Shashank Pant, Zachary Smith, Yihang Wang, Emad Tajkhorshid, and Pratyush
Tiwary.
Confronting pitfalls of AI-augmented molecular dynamics using
statistical physics.
Journal of Chemical Physics, 153, 2020.
PANT2020-ET
Artificial intelligence (AI)-based approaches have had indubitable impact across the sciences through the
ability to extract relevant information from raw data. Recently AI has also seen use for enhancing the
efficiency of molecular simulations, wherein AI derived slow modes are used to accelerate the simulation
in targeted ways. However, while typical fields where AI is used are characterized by a plethora of data,
molecular simulations per-construction suffer from limited sampling and thus limited data. As such the use
of AI in molecular simulations can suffer from a dangerous situation where the AI-optimization could get
stuck in spurious regimes, leading to incorrect characterization of the reaction coordinate (RC) for the
problem at hand. When such an incorrect RC is then used to perform additional simulations, one could start
to deviate progressively from the ground truth.

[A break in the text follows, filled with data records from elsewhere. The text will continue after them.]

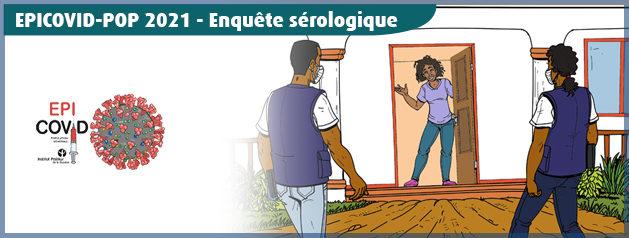 EPICOVID-POP : Une enquête sérologique pour suivre l'immunité de la population guyanaise face au SARS-COV-2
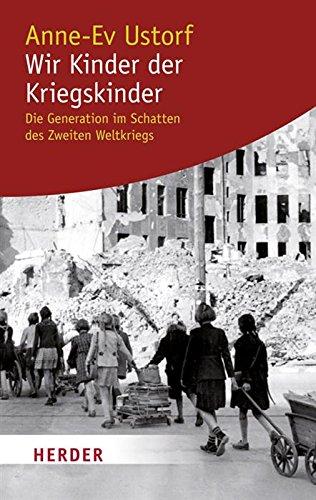 Buchseite und Rezensionen zu 'Wir Kinder der Kriegskinder: Die Generation im Schatten des Zweiten Weltkriegs' von Anne-Ev Ustorf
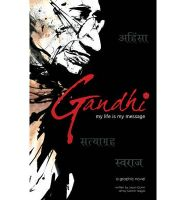 Gandhi: My Life is My Message: Book by Jason Quinn , Sachin Nagar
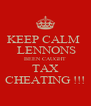 KEEP CALM   LENNONS BEEN CAUGHT TAX CHEATING !!! - Personalised Poster A4 size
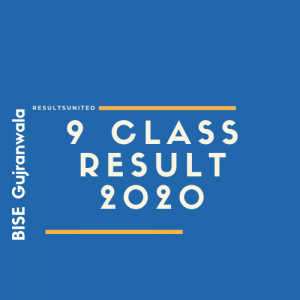 BISE Gujranwala 9th Class Result 2020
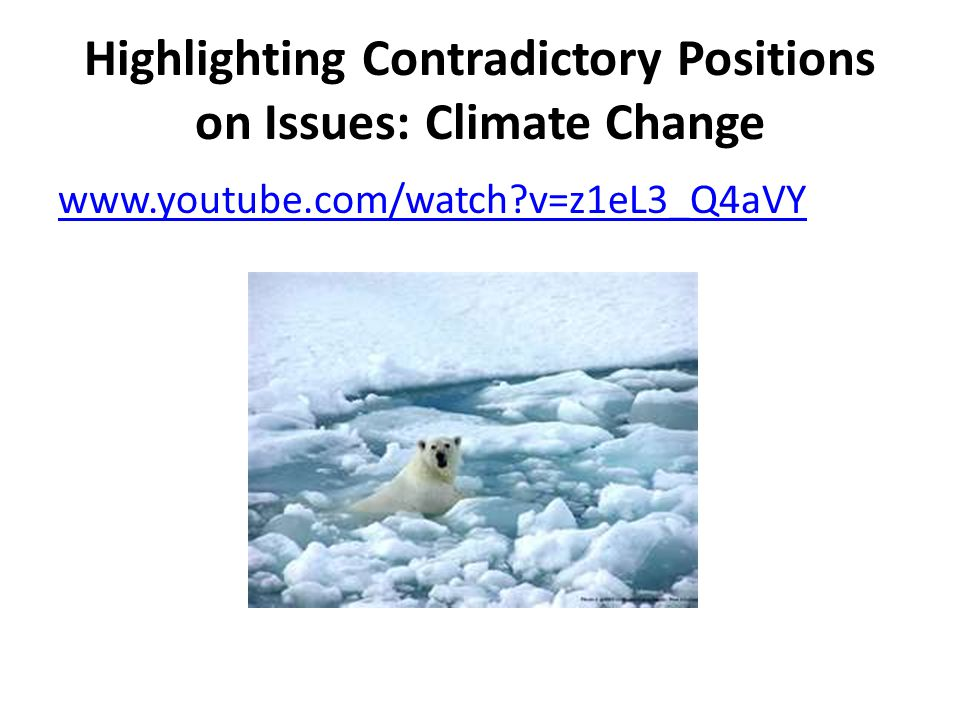 Highlighting Contradictory Positions on Issues: Climate Change www.youtube.com/watch?v=z1eL3_Q4aVY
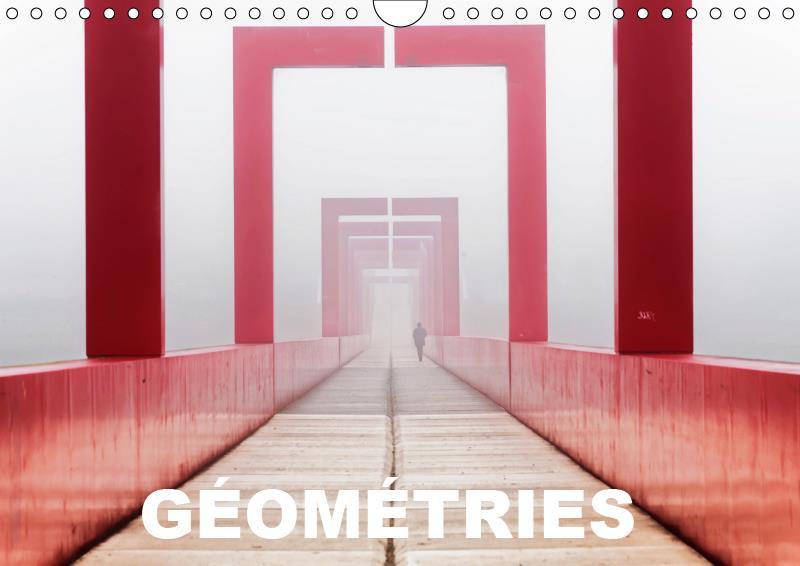 Geometries (calendrier mural 2019 din a4 horizontal) - une serie d'images mettant en scene structure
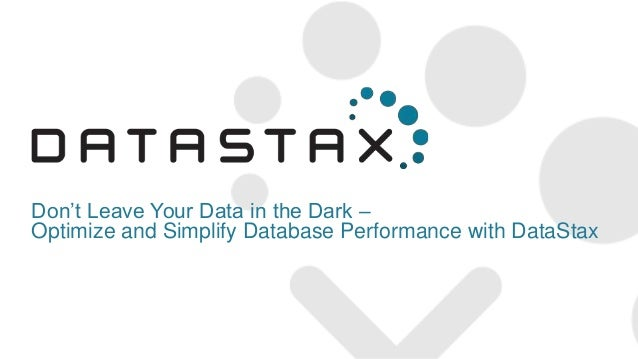 Don't Leave Your Data in the Dark – Optimize and Simplify Database Performance with DataStax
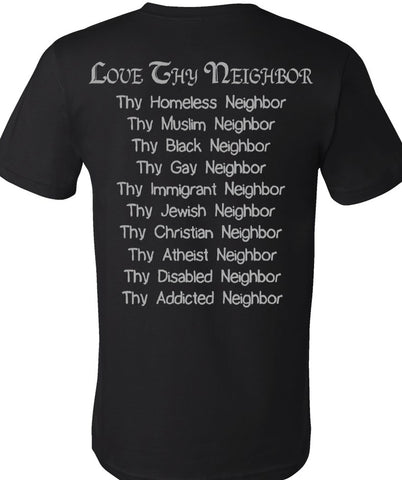Think Out Loud Apparel Love Thy Neighbor Free Thinker Equality T-Shirt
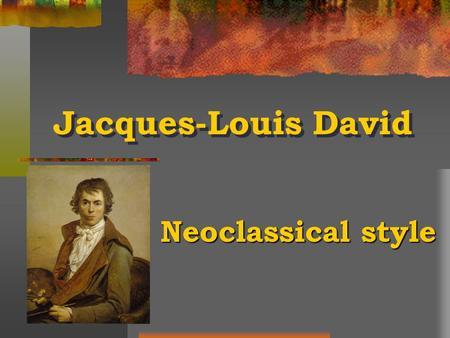 Jacques-Louis David Neoclassical style Neoclassical style.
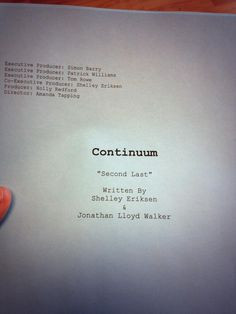 """The front of the script for the penultimate episode of Continuum Season 2, appropriately titled """"Second Last"""" (via @CaptainPunch on Twitter)"""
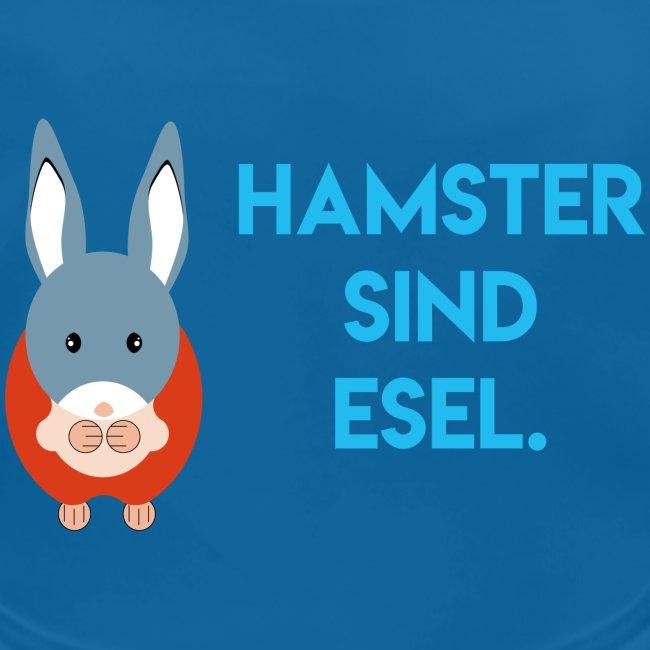 Hamster sind Esel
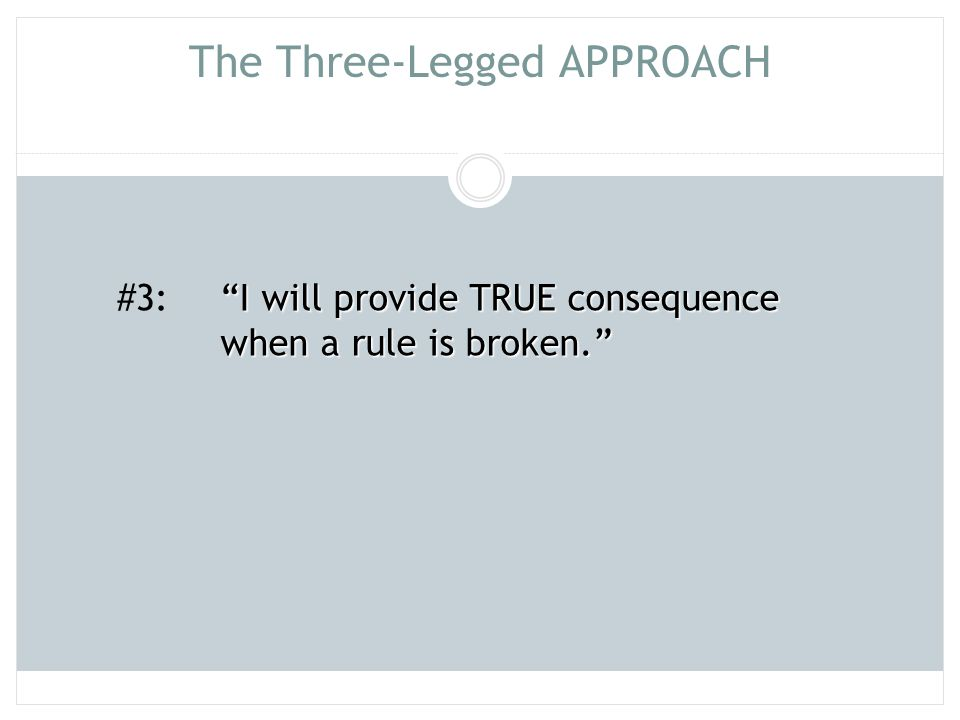"""The Three-Legged APPROACH #3: """"I will provide TRUE consequence when a rule is broken."""""""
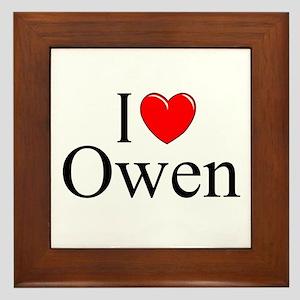 """""""I Love (Heart) Owen"""" Framed Tile"""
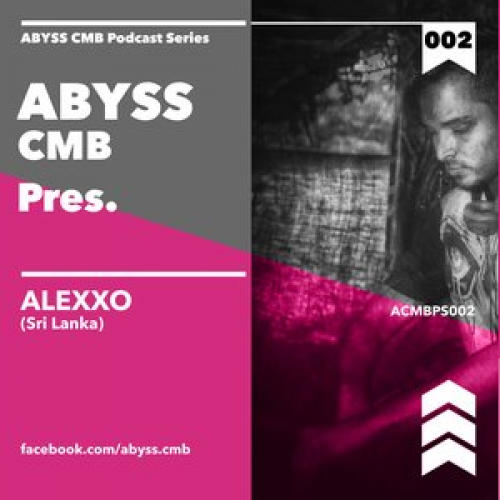 Abyss CMB – Episode 02 – Alexxo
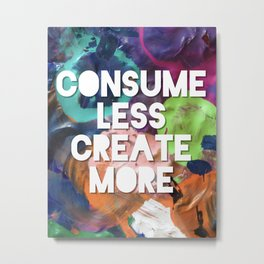 Consume Less Create More Social Media Millennial Metal Print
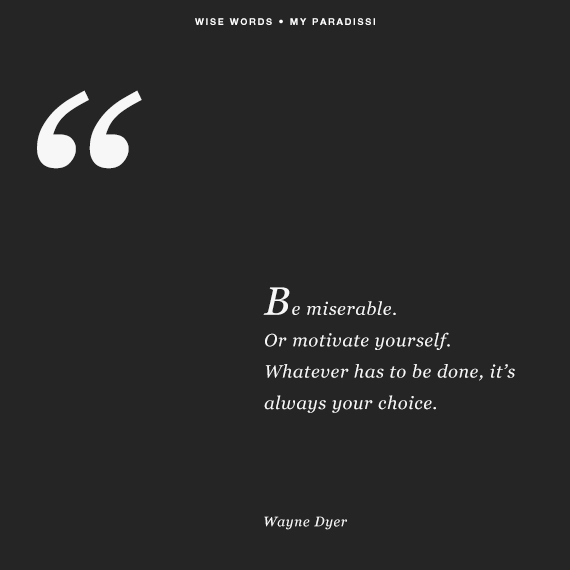 'Be miserable. Or motivate yourself. Whatever has to be done, it's always your choice.' ~Wayne Dyer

To deal with this problem of spurious AI-solutions, here
we report a novel and automated algorithm using ideas from statistical mechanics. It is based on the
notion that a more reliable AI-solution will be one that maximizes the time-scale separation between slow
and fast processes. To learn this time-scale separation even from limited data, we use a maximum caliber-
based framework. We show the applicability of this automatic protocol for 3 classic benchmark problems,
namely the conformational dynamics of a model peptide, ligand-unbinding from a protein, and
folding/unfolding energy landscape of the C-terminal domain of protein G. We believe our work will lead to
increased and robust use of trustworthy AI in molecular simulations of complex systems.